Killer Mike spoke with Professor Cornell West, Senator Nina Turner and Vermont Senator Bernie Sanders to discuss Dr. Martin Luther King Jr.'s legacy, which Mike says is more radical than most perceive. The panel discussed many aspects of the important Reverend and social activist's legacy, and the effects that his advocacy of civil rights has had on society today. Each participant had a unique vision of the iconic Doctor, and paid tribute respectively. However, Mike's perspective differed a bit from others on the panel and said that Dr. King was more about social justice than others thought.

The conversation took place in Emanuel AME Church, sometimes called Mother Emanuel, in Charleston, South Carolina, according to HipHopDX. This historic African American church was the site of a horrific massacre on June 17th, 2015 when Dylan Roof, after sitting in a Bible study class for an extended period of time, opened fire on the congregants in a hateful act of racial bigotry and violence, killing nine innocent church-goers.

Killer Mike says he was mentored by Dr. Martin Luther King Jr.'s peers, and has learned aspects of the icon's radicalism that were not taught to him in school.

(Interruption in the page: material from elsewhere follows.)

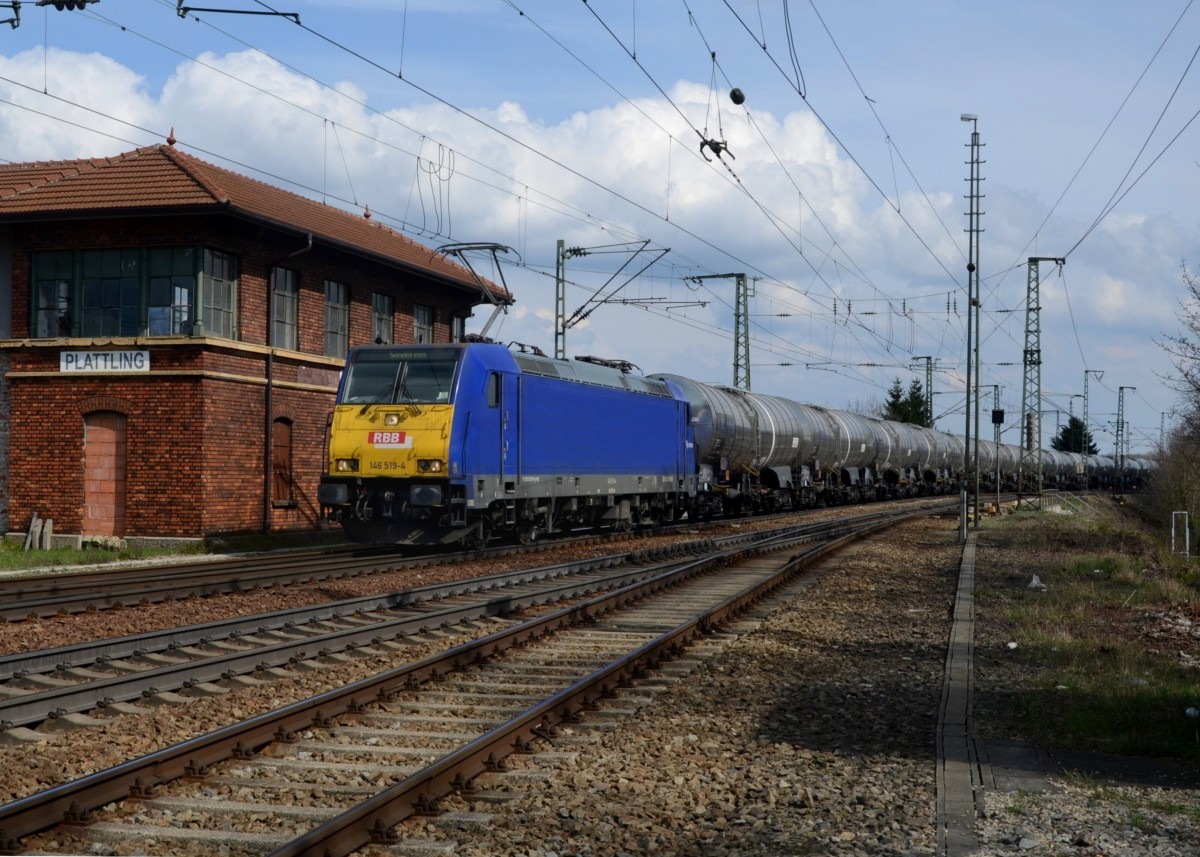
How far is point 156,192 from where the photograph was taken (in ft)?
75.1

"I have been mentored directly by Andrew Young, Joseph Lowery, Ralph David Abernathy III, and others that were directly involved with Dr. King...We have been sold a load of crock," Killer Mike said via HipHopDX . "We have been given a pretty, little compartment to put Dr. King in that says 'No matter how much you hurt. No matter how much we stigmatize you. No matter how much we traumatize you, we beat you. As radical as you could go is nonviolence.' And that's about where it is. It never talks about the social justice aspect of Dr. King."

The rapper/activist continued, "Alice Johnson was a white woman and my mentor, from Chicago. She was the first person to introduce me to the radically different ideas of King that directly challenged establishment. They challenged the military-industrial complex. They challenged this country to feed and take care of its poor and mentally ill in a different way...And I had never heard of that. I just heard in school 'Be nonviolent.' It was all about desegregation. It absolutely was not only about desegregation."